PASSAGE SHOWN:
Q: Where did you grow up?
Jenny: I grew up in Crown Point, Ind., about an hour outside of Chicago. Our home was on a big lake, so summers were spent skiing, swimming and fishing, and winters were spent ice skating and sledding. We were always on our bikes outside, putting on plays in our backyard … it was a wonderful place to grow up.
Q: Did you attend college or earn any degrees?
Jenny: I graduated high school from Interlochen Arts Academy. That school changed my life. Shout-out to my acting coach, David Montee, who taught me the most and truly made me believe in myself more than any other teacher. After graduation I was offered a scholarship for the Hartford Conservatory; however, I was also offered my first professional job at Walt Disney World. I had learned so much from Interlochen, I was just anxious to get more experience. So I took the job offer (assuming I would go back to school later at some point) and never looked back.
Q: Why did you pursue singing as a profession? Was there a defining moment when you knew this is what you wanted to do?
Jenny: For a long time I actually planned on being a classical pianist. I started playing piano when I was 4 years old. I was extremely disciplined and entered lots of competitions all the way up through high school. As I got older, I put a lot of pressure on myself in my competitions. If I missed a single note, I had failed. I think I was about 15 when I stepped up to the piano at a competition, judges all seated waiting for me to start … and I couldn’t play. I couldn’t think of where to begin. I was terrified.
At that time I was starting to get into musical theater as well and realized it was much more freeing. There really weren’t mistakes, it was how you played off each other. It felt more natural to me, and I never once found myself feeling nervous to take the stage. I was always excited for it. I think that was how I slowly realized that I wanted to focus more on music and theater. It’s funny because to this day I’m probably technically a better pianist than I am a singer, but I guess it goes to show you have to go where your passion is.
Q: Your mom has a background in music. Did this have a strong influence on you?
Jenny: Yes, it had a huge influence on me. My mother was always singing, and encouraging my brother and I to practice harmonies during car rides. I’ve been told my voice sounds like her the older I get, which is pretty nice to hear seeing as I always wanted to sing like her since I was a little girl.
Q: Did you take voice lessons while growing up?
Jenny: I didn’t take any vocal lessons until I was about 17, when I attended Interlochen Academy. Up until then my lessons had been focused on piano, cello, and some dance. I had never worked on classical vocal music or even practiced breathing techniques. The breathing exercises really were quite challenging and ultimately taught me how to sustain myself vocally.
Q: How many years have you been a professional singer, and what was your first professional gig?
Jenny: Well, I started working professionally when I was 18, so almost 20 years now. My first professional job was singing in a show at Walt Disney World’s (then) MGM studios. It was my first professional audition. Somehow amid the anxiousness of it all, I had flown down to Florida and left my contacts at home. I’ve since had LASIK, but at the time I had horrible eyesight. I really couldn’t see the faces of who I was auditioning for, let alone have any chance at gauging what they thought of my performance. So it was all a lovely surprise when I got that phone call offering me a contract! I still laugh thinking about how badly I couldn’t see.

DATASET EXTRACT:
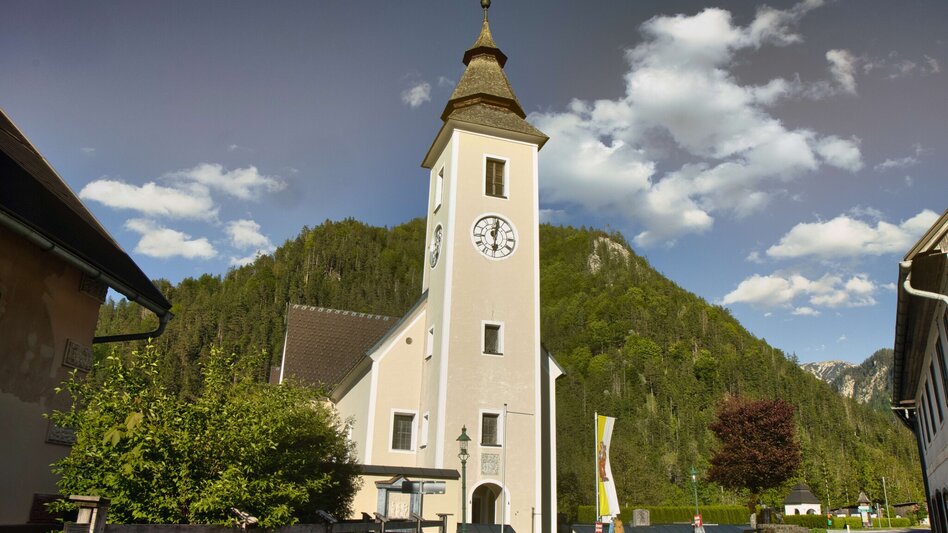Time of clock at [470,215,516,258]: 6:01
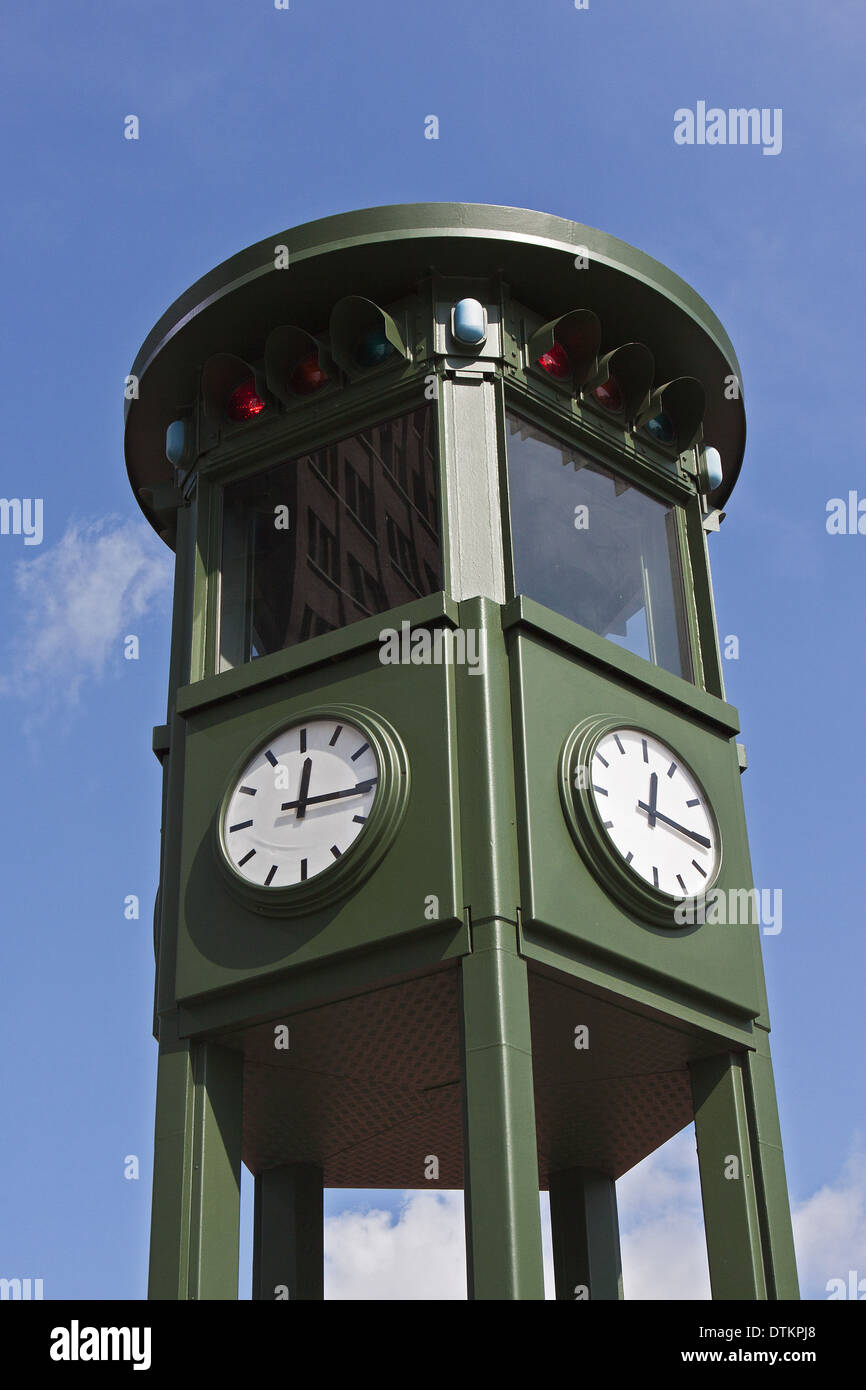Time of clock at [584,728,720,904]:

TASK DIRECTIONS:
Answer these questions using the interview with Jenny:
1. At what age did Jenny start playing piano?
2. Where was Jenny's first professional job?
3. What did Jenny leave at home when flying to Florida for that first audition?

OUTPUT OF THE EXERCISE:
1. At 4 years old.
2. In a show at Walt Disney World's (then) MGM studios.
3. Jenny's contacts.